━━━ ФРАГМЕНТ ━━━

18 Проведенные нами в 2019– 2020 г. интервью позволили выявить наиболее значимые социальные факторы, усиливающие образовательную неуспешность студентов в условиях социально-экономического кризиса и пандемии коронавируса. Среди них оказались как традиционные (качество довузовской подготовки и уровень социально-экономического неравенства в обществе), так и относительно новые (активная цифровизация высшего образования и игнорирование образовательной неуспешности как проблемы образовательной политики государства).
19 Внедрение онлайн-технологий и дистанционного образования способствовало усилению дифференциации студенчества по критерию образовательной успешности/неуспешности. Студенты, мотивированные на обучение в вузе и готовые к самостоятельной работе, быстро адаптировались к новому формату. Они сохранили уровень своей образовательной успешности, развив цифровые компетенции, навыки учебной самоорганизации и активизировав практики дополнительного образования: «Онлайн обучение помогает нам раскрыть новые возможности, находить новые способы для коммуникации во время пар. Это интересно, например, сейчас, когда мы можем через Google все вместе выполнять работу. Связаться с преподавателями стало намного легче, они стали активнее отвечать на сообщения» (фрагмент фокус-группы).
20 Другая часть студентов (среди них представители как «периферии», так и «полупериферии») оказалась в ситуации социальной и академической депривации. Эти студенты потеряли связь с университетом, кафедрой, группой, накопили большое количество академических долгов, стали активно пользоваться практиками академического мошенничества, попали в кандидаты на отчисление. Подчеркнем, речь идет о тех недостатках онлайн-образования, которые усилили при «ковидном» режиме образовательную неуспешность студентов: «Все прекрасно понимают, что обучение оффлайн и онлайн существенно различаются. Важна не только информация, но и невербальные контакты с преподавателем, одногруппниками, ощущение класса, группы. Даже если вы на лекции не говорите ни слова, все равно взаимодействуете с другими людьми (хоть взглядом). В изоляции информация гораздо хуже воспринимается. Нет ощущения жизни, серьезности происходящего» (фрагмент фокус-группы).
21 Наше исследование выявило противоречивость оценок академической успешности в условиях пандемии у студентов и руководства университетов. Участники фокус-групп отметили, что сдавать контрольные точки, экзамены и зачеты в условиях онлайн образования стало намного легче, а вот получать качественные знания – труднее. У многих появились усталость и разочарование от образования в «тотальном онлайне». Опрос студентов Свердловской области (2020) показал, что в условиях пандемии переход с традиционных форм обучения на онлайн и дистанционные формы резко ухудшил многие показатели образовательной деятельности (см. табл.).

━━━ ПРЕДСТАВЛЕННЫЕ ДАННЫЕ ━━━

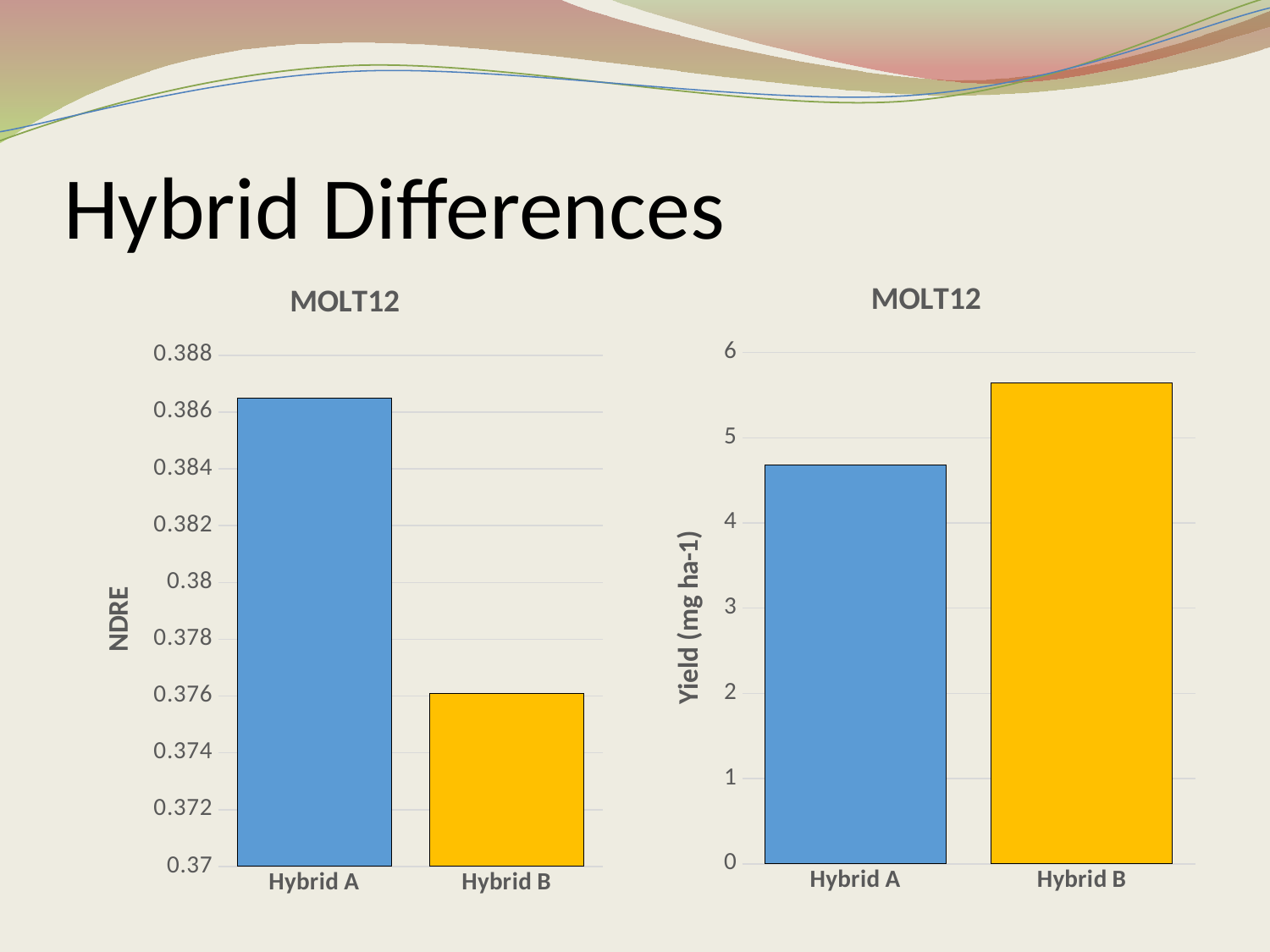
What type of chart is the right chart (Yield)? Bar chart In the left chart (NDRE), is the value for Hybrid B greater or less than 0.378? less In the right chart (Yield), is the value for Hybrid A greater or less than 5? less In the left chart (NDRE), which hybrid has the higher NDRE value? Hybrid A In the right chart (Yield), which hybrid has the higher yield? Hybrid B How many categories are shown in the left chart (NDRE)? 2 In the right chart (Yield), which hybrid has the lower yield? Hybrid A What is the y-axis label of the right chart? Yield (mg ha-1) In the right chart (Yield), is the yield for Hybrid B larger or smaller than the yield for Hybrid A? larger In the left chart (NDRE), which hybrid has the lower NDRE value? Hybrid B In the left chart (NDRE), is the value for Hybrid A greater or less than 0.386? greater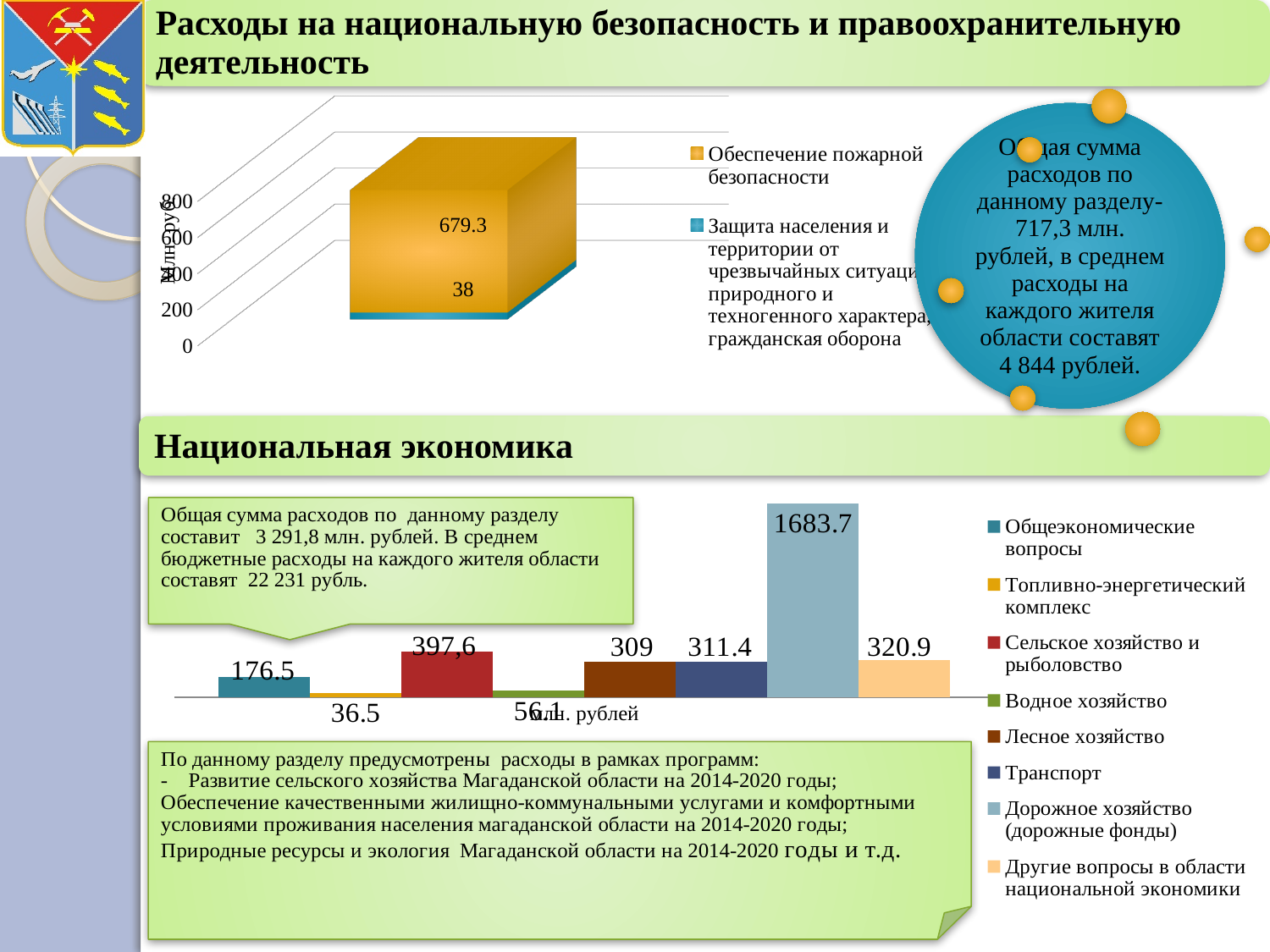
In the top chart, what is the value for Обеспечение пожарной безопасности? 679.3 In the bottom chart (Национальная экономика), which is larger: Сельское хозяйство и рыболовство or Транспорт? Сельское хозяйство и рыболовство In the top chart, what is the value for Защита населения и территории от чрезвычайных ситуаций? 38 In the bottom chart (Национальная экономика), what is the difference between Другие вопросы в области национальной экономики and Лесное хозяйство? 11.9 In the bottom chart (Национальная экономика), what is the value for Транспорт? 311.4 In the bottom chart (Национальная экономика), what is the value for Общеэкономические вопросы? 176.5 In the bottom chart (Национальная экономика), which category has the lowest value? Топливно-энергетический комплекс How many series does the legend of the top chart list? 2 In the bottom chart (Национальная экономика), which category has the highest value? Дорожное хозяйство (дорожные фонды) In the bottom chart (Национальная экономика), what is the value for Дорожное хозяйство (дорожные фонды)? 1683.7 In the top chart, what is the total of the stacked bar? 717.3 How many series does the legend of the bottom chart (Национальная экономика) list? 8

━━━

• ЗАДАНИЕ 1:
Какие относительно новые социальные факторы, усиливающие образовательную неуспешность студентов, названы в тексте об образовательной неуспешности студентов в период пандемии?
• ЗАДАНИЕ 2:
Напишите продолжение текста об образовательной неуспешности студентов в период пандемии, начиная сразу после его последнего предложения.

• РЕЗУЛЬТАТ ВЫПОЛНЕНИЯ 1:
Активная цифровизация высшего образования и игнорирование образовательной неуспешности как проблемы образовательной политики государства.

• РЕЗУЛЬТАТ ВЫПОЛНЕНИЯ 2:
22

Таблица.  Как вы оцениваете переход образования с традиционных форм на онлайн и дистанционные формы в условиях пандемии? (в % от числа опрошенных)

Показатели образовательной деятельности Улучшилось Ухудшилось Не изменилось Затрудняюсь ответить
Качество информационных технологий 32,7 27,7 22,3 17,3
Качество образования 15,1 61,9 12,1 10,9
Учебная успеваемость 29,7 36,4 21,1 12,8
Мотивация к обучению 15,0 55,6 18,0 11,4
Умение самостоятельно учиться 28,5 36,4 23,3 11,8
23 Между тем, по мнению руководства вузов, экстренный переход на дистанционное обучение привел к активизации самостоятельной работы студентов. Официальный отчет одного из вузов содержит информацию о значительном повышении общей успеваемости студентов и ее качественных показателей (с 66,5 до 70,8% и с 49,0 до 54,7% соответственно), доли студентов, получивших именные стипендии и звание «Отличник учебы», переведенных с контракта на бюджет и др.3. Впрочем, в официальной отчетности отсутствуют сведения о том, какая часть студенчества обеспечивает названные позитивные тенденции и что происходит с другой его, неуспешной, частью.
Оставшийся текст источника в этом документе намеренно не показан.